The Portsmouth plant operated from 1954 to 2001, originally as part of the USA's nuclear weapons complex, but producing fuel for commercial nuclear plants from the 1960s. Owned by the DoE, it was transferred to USEC when that company was created and later privatized in the 1990s. USEC terminated enrichment operations at Portsmouth in 2001, after a programme to consolidate enrichment operations at Paducah was completed. The plant was then maintained in a cold standby mode.
Limited cleanup activities have been underway at the vast Ohio site since the 1990s. In August, the DoE awarded a $2.1 billion contract to Fluor Corp and Babcock and Wilcox (B&W) for the next stage of decommissioning, which will involve decontamination and demolition of the three massive process buildings, each of which has a footprint of more than 30 acres (12 hectares) and contains thousands of stages of uranium enrichment equipment. Contaminated soils and groundwater will also be cleaned up and remediated.
USEC's Lead Cascade and American Centrifuge Plant (ACP), which are under construction at the Ohio site, are unaffected by the termination of the certificate for the gaseous diffusion plant, and remain under NRC license and regulation.


Standstill agreement


Meanwhile, USEC's board of directors has voted to continue the company's investment in the ACP during the month of October, but at a reduced spending rate as it continues working with the DoE to achieve a conditional loan guarantee commitment for the project by 1 November.

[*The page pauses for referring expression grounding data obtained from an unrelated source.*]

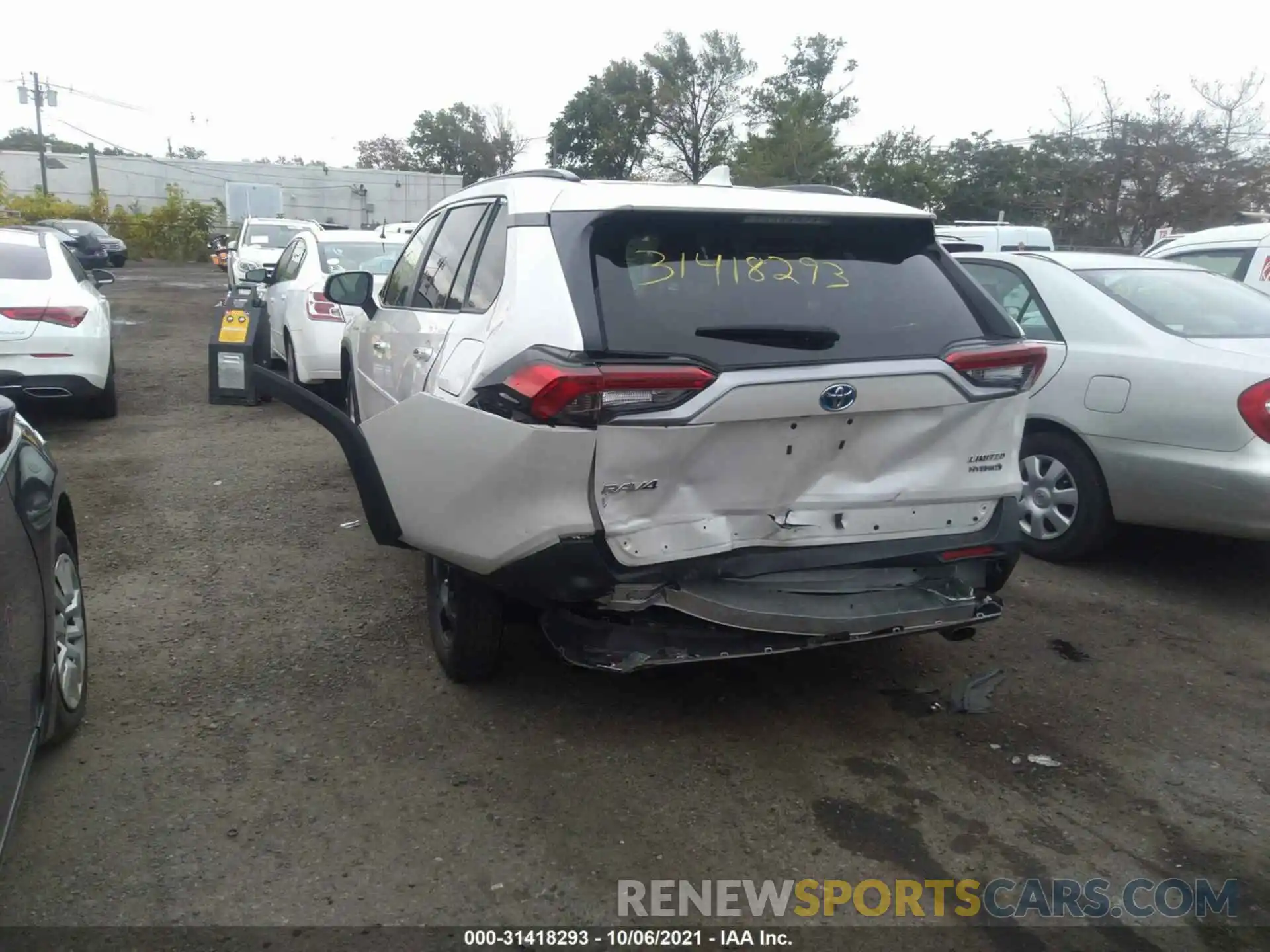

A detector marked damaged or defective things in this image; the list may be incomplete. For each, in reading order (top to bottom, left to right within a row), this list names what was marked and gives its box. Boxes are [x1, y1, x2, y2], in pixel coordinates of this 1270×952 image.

broken tail lamp housing [477, 355, 716, 426]
broken tail lamp housing [945, 342, 1041, 391]
dented quarter panel [358, 393, 594, 573]
dented quarter panel [591, 370, 1021, 566]
detached bumper piece [543, 563, 1000, 675]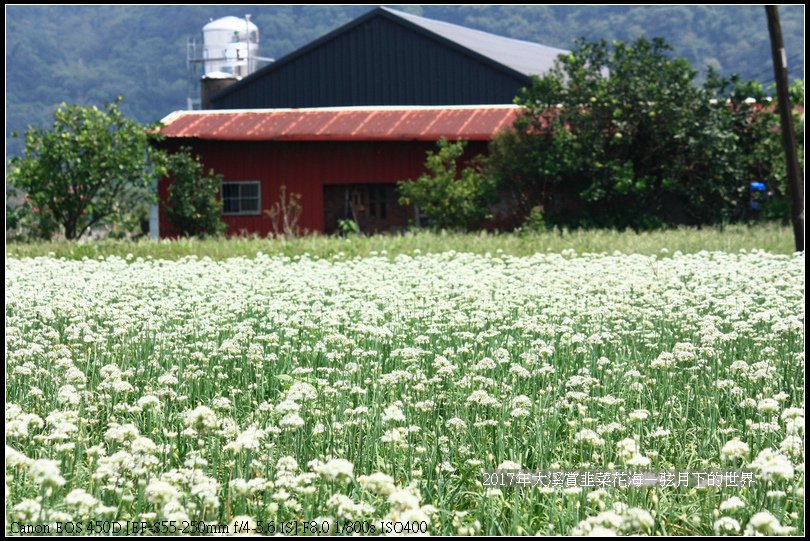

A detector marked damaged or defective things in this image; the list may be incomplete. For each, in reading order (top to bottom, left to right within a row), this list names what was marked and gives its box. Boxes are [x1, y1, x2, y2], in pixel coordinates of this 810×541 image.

rusty metal roof [159, 105, 516, 141]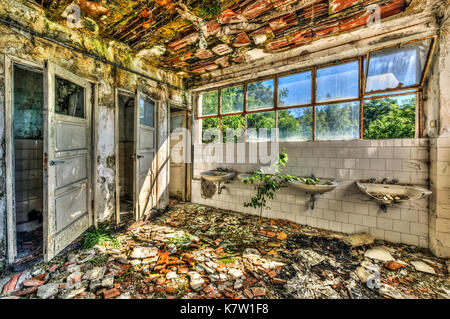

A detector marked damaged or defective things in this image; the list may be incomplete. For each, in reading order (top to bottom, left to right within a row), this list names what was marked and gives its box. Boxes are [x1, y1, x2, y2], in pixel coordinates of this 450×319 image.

broken glass pane [55, 76, 85, 119]
broken window [55, 76, 85, 119]
peeling paint wall [0, 0, 186, 266]
broken window [139, 97, 155, 127]
broken glass pane [200, 90, 220, 116]
broken window [200, 90, 220, 116]
broken glass pane [221, 85, 243, 114]
broken window [221, 85, 244, 114]
broken glass pane [246, 79, 274, 110]
broken window [246, 79, 274, 111]
broken glass pane [246, 112, 274, 142]
broken window [246, 112, 274, 142]
broken glass pane [278, 107, 312, 141]
broken window [278, 107, 312, 141]
broken glass pane [280, 71, 312, 107]
broken window [280, 71, 312, 107]
broken glass pane [316, 61, 358, 102]
broken window [316, 61, 358, 102]
broken glass pane [316, 102, 358, 141]
broken window [314, 102, 360, 141]
broken glass pane [362, 95, 414, 140]
broken window [364, 38, 434, 93]
broken glass pane [366, 39, 432, 93]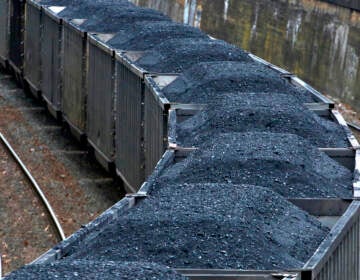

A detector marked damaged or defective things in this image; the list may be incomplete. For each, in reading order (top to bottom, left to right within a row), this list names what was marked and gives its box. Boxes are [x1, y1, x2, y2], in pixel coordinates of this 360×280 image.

rusty metal panel [8, 0, 24, 69]
rusty metal panel [24, 1, 41, 92]
rusty metal panel [41, 9, 63, 114]
rusty metal panel [62, 21, 87, 135]
rusty metal panel [87, 35, 115, 165]
rusty metal panel [114, 59, 144, 192]
rusty metal panel [143, 84, 168, 178]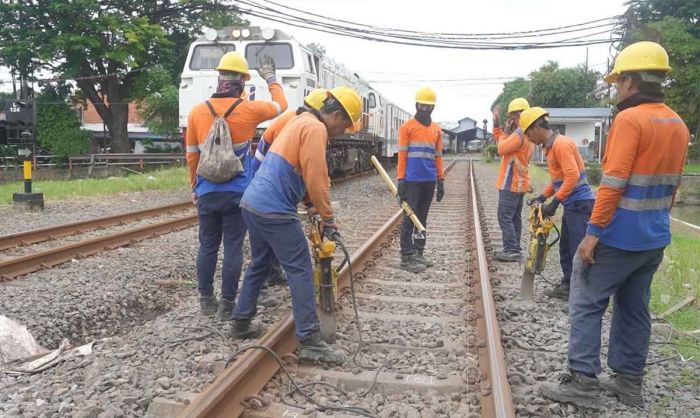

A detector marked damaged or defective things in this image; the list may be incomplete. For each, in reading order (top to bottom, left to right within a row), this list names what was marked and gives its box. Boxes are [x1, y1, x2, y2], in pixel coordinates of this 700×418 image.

damaged track section [182, 159, 516, 418]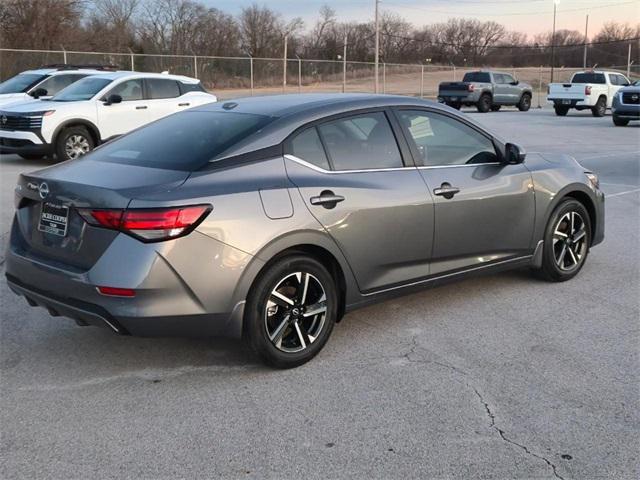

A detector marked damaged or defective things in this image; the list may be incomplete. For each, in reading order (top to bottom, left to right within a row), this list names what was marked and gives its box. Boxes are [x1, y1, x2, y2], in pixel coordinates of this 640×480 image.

cracked asphalt [1, 107, 640, 478]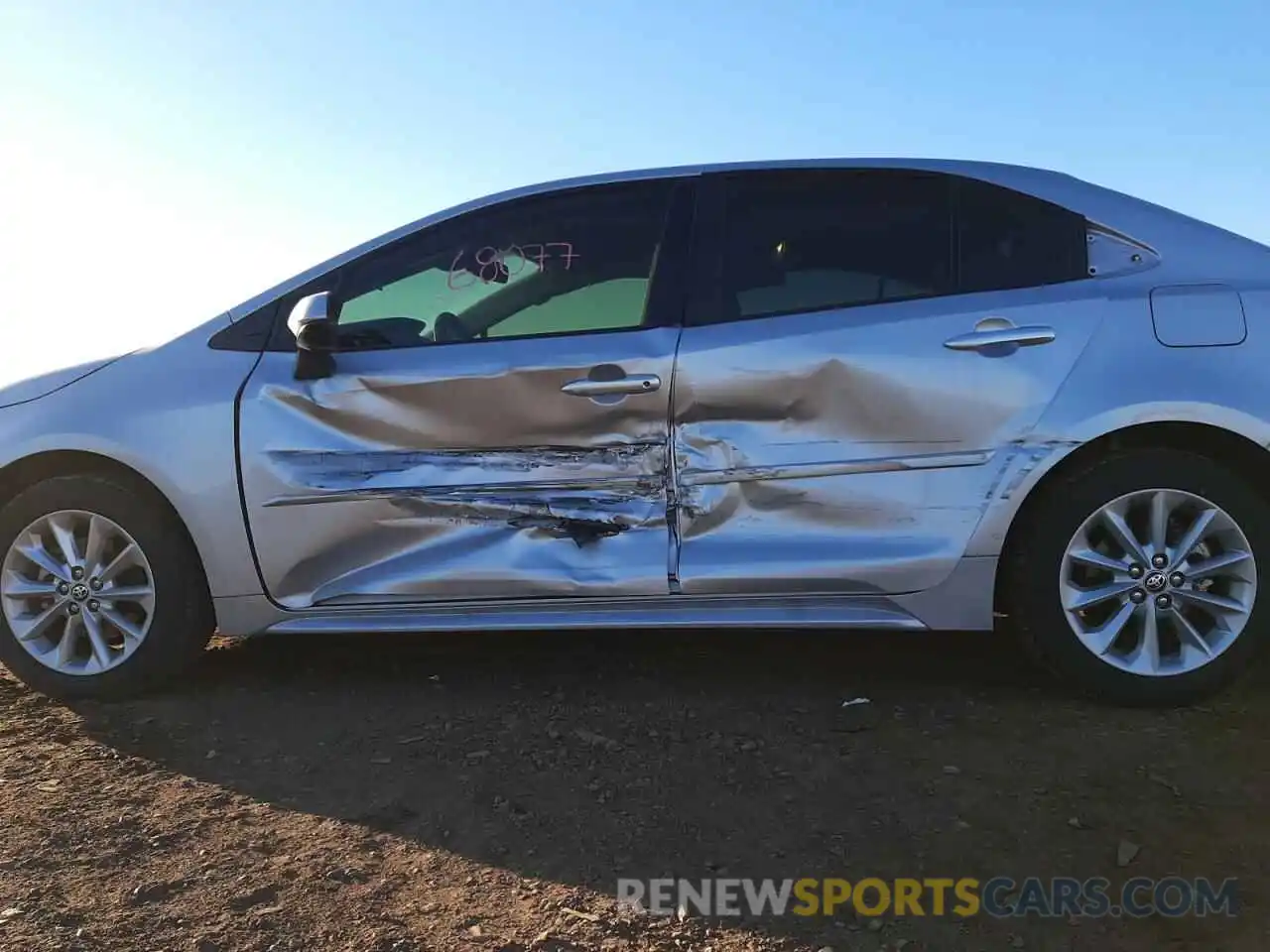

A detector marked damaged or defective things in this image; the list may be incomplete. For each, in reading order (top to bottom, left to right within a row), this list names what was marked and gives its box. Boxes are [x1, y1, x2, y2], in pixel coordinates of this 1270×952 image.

large dent on door [238, 347, 675, 606]
torn metal panel [234, 332, 681, 606]
damaged car door [238, 178, 696, 606]
damaged car door [675, 165, 1102, 596]
torn metal panel [675, 297, 1112, 596]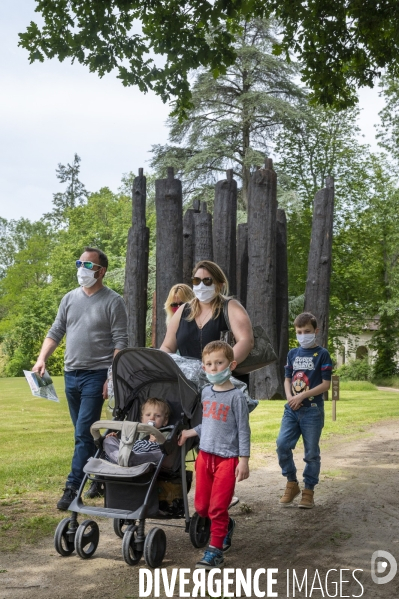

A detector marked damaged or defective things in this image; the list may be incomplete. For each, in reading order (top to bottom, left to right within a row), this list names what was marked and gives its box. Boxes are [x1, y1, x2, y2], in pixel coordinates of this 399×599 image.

charred wood post [124, 168, 149, 346]
charred wood post [155, 168, 184, 346]
charred wood post [193, 203, 214, 264]
charred wood post [214, 170, 236, 294]
charred wood post [247, 159, 284, 400]
charred wood post [304, 176, 336, 346]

USEC said that it is instructing suppliers to suspend certain work and notifying workers of possible future layoffs.


USEC president and CEO John Welch said, "Working with our strategic investors, we expect October to be a month of intense interaction with the DoE." He added, "Absent a conditional commitment by the end of October, layoffs of employees and further actions with suppliers are likely to occur."


USEC said that it had entered into an amendemnt to extend its standstill agreement with its two strategic investors - Toshiba and B&W - until 31 October, providing additional time to achieve a conditional commitment and close the $50 million second phase of their $200 million investment in USEC.